**ÉNONCÉ ÉCRIT 1**.
Recopiez à l’identique les enregistrements, depuis leur début jusqu’à la ligne qui contient « 21207 millimetres », ces deux bornes comprises.

#### EXTRAIT CHOISI ####

La céramique de Poilvache

 

Objectifs de l’étude du matériel céramique

L’essentiel du matériel récolté lors des diverses opérations archéologiques menées à Poilvache consiste en tessons de céramiques, restes de vaisselles utilisées par les occupants du château et par ceux de la « ville » attenante, qui s’étend vers l’Ouest, jusque la falaise de la Meuse. Si l’étude de la céramique constitue un précieux outil de chronologie, elle permet également d’approcher le quotidien des utilisateurs de ces récipients en répondant à un certain nombre de questions : quelle vaisselle retrouve-t-on sur le site et quel en fut l’usage ? D’où proviennent ces pots de terres : sont-ils produits sur place, dans la région ou sont-ils issus de réseaux de distribution plus larges ? Parmi ces céramiques peut-on identifier des récipients de plus grande qualité ou ne retrouve-t-on que de la vaisselle d’usage commun ? La céramique utilisée au sein même du château se distingue-t-elle par ses quantités et/ou sa qualité de celle de la « ville » ? Entre le début de l’occupation du site et sa destruction, peut-on observer une évolution de la vaisselle en usage ? Pour tenter de répondre à ces questions, nous avons dressé un premier inventaire succinct de l’ensemble des tessons collectés sur le site1.

####

**ÉNONCÉ ÉCRIT 2**.
Condensez sous forme de liste le paragraphe de l’extrait choisi qui commence par « L’essentiel du matériel récolté », en gardant ses faits principaux.

#### DONNÉES FOURNIES ####

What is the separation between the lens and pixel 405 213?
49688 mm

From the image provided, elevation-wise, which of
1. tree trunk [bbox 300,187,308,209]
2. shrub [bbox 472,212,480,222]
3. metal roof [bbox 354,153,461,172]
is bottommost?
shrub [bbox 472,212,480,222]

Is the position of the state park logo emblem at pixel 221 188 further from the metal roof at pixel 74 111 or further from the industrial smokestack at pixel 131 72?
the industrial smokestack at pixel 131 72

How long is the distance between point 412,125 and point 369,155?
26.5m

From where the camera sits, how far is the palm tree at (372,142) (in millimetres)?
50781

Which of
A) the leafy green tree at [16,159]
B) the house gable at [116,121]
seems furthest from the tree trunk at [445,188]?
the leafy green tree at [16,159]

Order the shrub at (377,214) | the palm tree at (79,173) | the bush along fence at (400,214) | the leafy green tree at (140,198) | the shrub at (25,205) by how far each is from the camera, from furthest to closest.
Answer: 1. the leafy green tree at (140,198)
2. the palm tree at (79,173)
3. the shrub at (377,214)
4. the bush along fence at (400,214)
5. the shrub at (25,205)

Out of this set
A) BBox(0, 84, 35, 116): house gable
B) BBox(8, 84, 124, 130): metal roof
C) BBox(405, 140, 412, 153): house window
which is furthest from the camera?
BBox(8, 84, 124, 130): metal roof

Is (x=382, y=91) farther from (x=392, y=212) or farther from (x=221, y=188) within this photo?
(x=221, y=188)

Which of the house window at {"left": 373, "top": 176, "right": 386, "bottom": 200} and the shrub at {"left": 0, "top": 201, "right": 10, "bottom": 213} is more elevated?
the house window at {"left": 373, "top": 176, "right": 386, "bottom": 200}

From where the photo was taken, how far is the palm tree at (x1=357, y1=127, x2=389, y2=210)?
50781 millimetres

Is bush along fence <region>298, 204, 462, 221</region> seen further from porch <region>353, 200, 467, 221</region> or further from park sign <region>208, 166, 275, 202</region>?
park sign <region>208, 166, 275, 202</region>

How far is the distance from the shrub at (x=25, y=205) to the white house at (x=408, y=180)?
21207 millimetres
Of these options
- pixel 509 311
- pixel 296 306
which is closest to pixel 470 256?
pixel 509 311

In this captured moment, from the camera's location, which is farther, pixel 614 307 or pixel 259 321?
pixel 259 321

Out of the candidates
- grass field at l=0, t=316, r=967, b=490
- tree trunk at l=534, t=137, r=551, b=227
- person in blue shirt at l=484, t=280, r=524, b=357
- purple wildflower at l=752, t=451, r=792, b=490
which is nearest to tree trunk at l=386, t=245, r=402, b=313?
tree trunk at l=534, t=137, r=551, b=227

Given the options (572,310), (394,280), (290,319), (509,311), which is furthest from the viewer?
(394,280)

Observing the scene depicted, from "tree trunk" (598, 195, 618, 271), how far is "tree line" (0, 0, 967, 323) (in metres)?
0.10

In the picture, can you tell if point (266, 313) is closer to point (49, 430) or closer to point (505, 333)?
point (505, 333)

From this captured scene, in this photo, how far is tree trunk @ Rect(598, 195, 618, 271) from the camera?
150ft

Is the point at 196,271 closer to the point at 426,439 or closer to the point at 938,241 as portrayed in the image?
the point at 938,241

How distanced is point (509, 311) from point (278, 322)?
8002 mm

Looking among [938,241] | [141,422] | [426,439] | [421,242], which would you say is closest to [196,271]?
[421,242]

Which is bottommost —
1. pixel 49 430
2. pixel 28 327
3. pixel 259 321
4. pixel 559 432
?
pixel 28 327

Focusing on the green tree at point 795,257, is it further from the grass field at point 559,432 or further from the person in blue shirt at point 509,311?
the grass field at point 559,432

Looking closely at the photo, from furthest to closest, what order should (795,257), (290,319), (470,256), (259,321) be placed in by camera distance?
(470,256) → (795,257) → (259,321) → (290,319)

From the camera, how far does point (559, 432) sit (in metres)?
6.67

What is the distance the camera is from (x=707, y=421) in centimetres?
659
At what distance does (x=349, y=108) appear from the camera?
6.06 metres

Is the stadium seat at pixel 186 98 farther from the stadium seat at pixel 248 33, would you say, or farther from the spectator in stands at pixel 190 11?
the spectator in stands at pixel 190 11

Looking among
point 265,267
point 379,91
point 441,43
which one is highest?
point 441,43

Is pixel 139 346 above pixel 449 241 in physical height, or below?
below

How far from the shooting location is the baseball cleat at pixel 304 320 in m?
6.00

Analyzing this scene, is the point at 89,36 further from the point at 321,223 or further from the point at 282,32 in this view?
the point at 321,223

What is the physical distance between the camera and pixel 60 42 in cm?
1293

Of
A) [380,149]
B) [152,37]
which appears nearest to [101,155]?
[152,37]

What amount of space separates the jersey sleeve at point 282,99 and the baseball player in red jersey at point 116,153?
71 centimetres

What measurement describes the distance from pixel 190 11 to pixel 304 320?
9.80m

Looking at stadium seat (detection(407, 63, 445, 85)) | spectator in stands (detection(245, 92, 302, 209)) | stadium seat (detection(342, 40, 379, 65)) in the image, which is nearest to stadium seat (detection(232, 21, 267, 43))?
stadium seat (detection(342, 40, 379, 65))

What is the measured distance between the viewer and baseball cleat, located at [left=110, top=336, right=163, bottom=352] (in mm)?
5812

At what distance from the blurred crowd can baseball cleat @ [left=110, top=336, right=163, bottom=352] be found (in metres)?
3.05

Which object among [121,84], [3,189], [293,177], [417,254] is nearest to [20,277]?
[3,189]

####

**CORRIGÉ 1**.
What is the separation between the lens and pixel 405 213?
49688 mm

From the image provided, elevation-wise, which of
1. tree trunk [bbox 300,187,308,209]
2. shrub [bbox 472,212,480,222]
3. metal roof [bbox 354,153,461,172]
is bottommost?
shrub [bbox 472,212,480,222]

Is the position of the state park logo emblem at pixel 221 188 further from the metal roof at pixel 74 111 or further from the industrial smokestack at pixel 131 72?
the industrial smokestack at pixel 131 72

How long is the distance between point 412,125 and point 369,155?
26.5m

From where the camera sits, how far is the palm tree at (372,142) (in millimetres)?
50781

Which of
A) the leafy green tree at [16,159]
B) the house gable at [116,121]
seems furthest from the tree trunk at [445,188]?
the leafy green tree at [16,159]

Order the shrub at (377,214) | the palm tree at (79,173) | the bush along fence at (400,214) | the leafy green tree at (140,198) | the shrub at (25,205) by how far each is from the camera, from furthest to closest.
Answer: 1. the leafy green tree at (140,198)
2. the palm tree at (79,173)
3. the shrub at (377,214)
4. the bush along fence at (400,214)
5. the shrub at (25,205)

Out of this set
A) BBox(0, 84, 35, 116): house gable
B) BBox(8, 84, 124, 130): metal roof
C) BBox(405, 140, 412, 153): house window
which is furthest from the camera?
BBox(8, 84, 124, 130): metal roof

Is (x=382, y=91) farther from (x=392, y=212) or farther from (x=221, y=188) within this photo?
(x=221, y=188)

Which of the house window at {"left": 373, "top": 176, "right": 386, "bottom": 200} and the shrub at {"left": 0, "top": 201, "right": 10, "bottom": 213} is more elevated?
the house window at {"left": 373, "top": 176, "right": 386, "bottom": 200}

From where the photo was taken, how far is the palm tree at (x1=357, y1=127, x2=389, y2=210)?
50781 millimetres

Is bush along fence <region>298, 204, 462, 221</region> seen further from porch <region>353, 200, 467, 221</region> or further from park sign <region>208, 166, 275, 202</region>?
park sign <region>208, 166, 275, 202</region>

How far is the distance from the shrub at (x=25, y=205) to the white house at (x=408, y=180)?
21207 millimetres

**CORRIGÉ 2**.
- Matériel principal trouvé à Poilvache : des tessons de céramique, restes de la vaisselle des occupants du château et de la « ville » voisine, qui s’étend vers l’Ouest jusqu’à la falaise de la Meuse.
- Intérêt de cette étude : un outil de chronologie et un moyen d’approcher le quotidien des utilisateurs.
- Questions posées :
  - Quelle vaisselle trouve-t-on sur le site et à quel usage servait-elle ?
  - Est-elle produite sur place, dans la région ou issue de réseaux de distribution plus larges ?
  - Y a-t-il des récipients de plus grande qualité ou seulement de la vaisselle commune ?
  - La céramique du château se distingue-t-elle de celle de la « ville » par sa quantité ou sa qualité ?
  - La vaisselle évolue-t-elle entre le début de l’occupation et la destruction du site ?
- Démarche : un premier inventaire succinct de tous les tessons collectés sur le site.